For anyone contemplating a move into the cloud space, he offered 3 gems on how to really grow a healthy cloud software company:

  • Double down on what’s working:In the cloud business, it takes a long time to grow your revenue. Don’t get frustrated! Just make sure to double down on what’s working, even if it’s not growing fast enough. It doesn’t mean don’t make your product better. But sell to the customers that already like your product. “Just focus on what works and not try to do anything new,” he says.

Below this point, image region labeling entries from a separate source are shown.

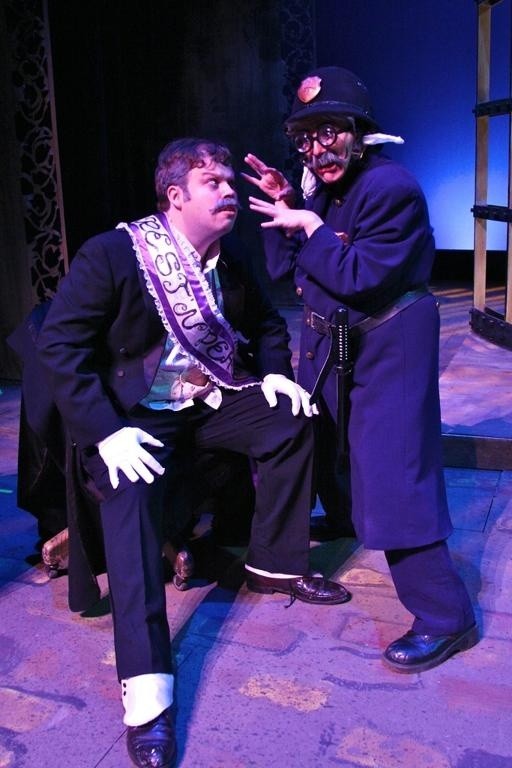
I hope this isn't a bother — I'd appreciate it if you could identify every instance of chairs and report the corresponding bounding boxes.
[17,303,318,590]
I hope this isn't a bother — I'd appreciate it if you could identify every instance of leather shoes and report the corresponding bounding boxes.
[378,621,482,675]
[241,565,350,610]
[306,513,360,542]
[124,708,180,768]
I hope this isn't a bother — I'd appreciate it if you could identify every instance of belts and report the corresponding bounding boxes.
[303,283,434,341]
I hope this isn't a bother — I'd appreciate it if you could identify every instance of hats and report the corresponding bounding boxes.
[284,66,385,155]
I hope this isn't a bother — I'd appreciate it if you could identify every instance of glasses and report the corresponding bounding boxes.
[287,124,348,155]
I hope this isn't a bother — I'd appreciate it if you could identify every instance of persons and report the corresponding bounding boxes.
[31,136,354,767]
[241,65,478,675]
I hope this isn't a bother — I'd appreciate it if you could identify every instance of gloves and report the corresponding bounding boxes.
[260,373,320,417]
[95,426,167,489]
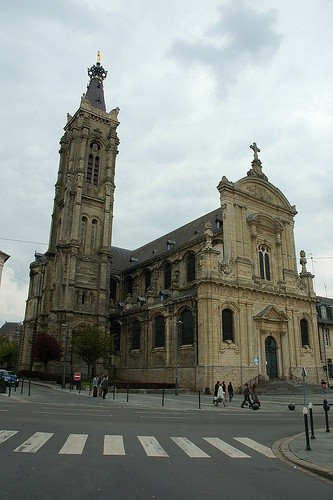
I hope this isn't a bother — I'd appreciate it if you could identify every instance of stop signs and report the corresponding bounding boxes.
[74,373,81,381]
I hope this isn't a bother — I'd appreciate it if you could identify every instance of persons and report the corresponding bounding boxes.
[222,381,228,401]
[215,383,226,407]
[249,384,260,409]
[241,383,253,408]
[92,372,110,399]
[213,381,220,403]
[228,382,233,402]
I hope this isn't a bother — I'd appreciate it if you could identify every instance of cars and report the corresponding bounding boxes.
[0,370,20,388]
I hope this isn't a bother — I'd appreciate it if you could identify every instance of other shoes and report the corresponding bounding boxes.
[224,405,228,407]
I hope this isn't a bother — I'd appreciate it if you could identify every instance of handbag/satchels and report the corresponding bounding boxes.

  • Measure customer satisfaction religiously: As soon as you have just a handful of customers, measure your net promoter score and other customer satisfaction metrics. And do whatever you can to make them happy, because a lot of your future revenue will come from word-of-mouth and referrals. “When in doubt, triple down on your existing customers, and make sure that they are truly happy with your products,” he says.
  • Spend most of your time on hiring: Once you start to see some traction, the CEO has to spend more than half of his/her time on hiring the best possible management team. If you don’t build the right management team, you will slow down just when it gets good. Do everything from hiring recruiters, networking, and buying banner ads. “The only thing worse than not hiring a VP of Sales when you get to $1 million in revenue is hiring a terrible VP of Sales,” he says.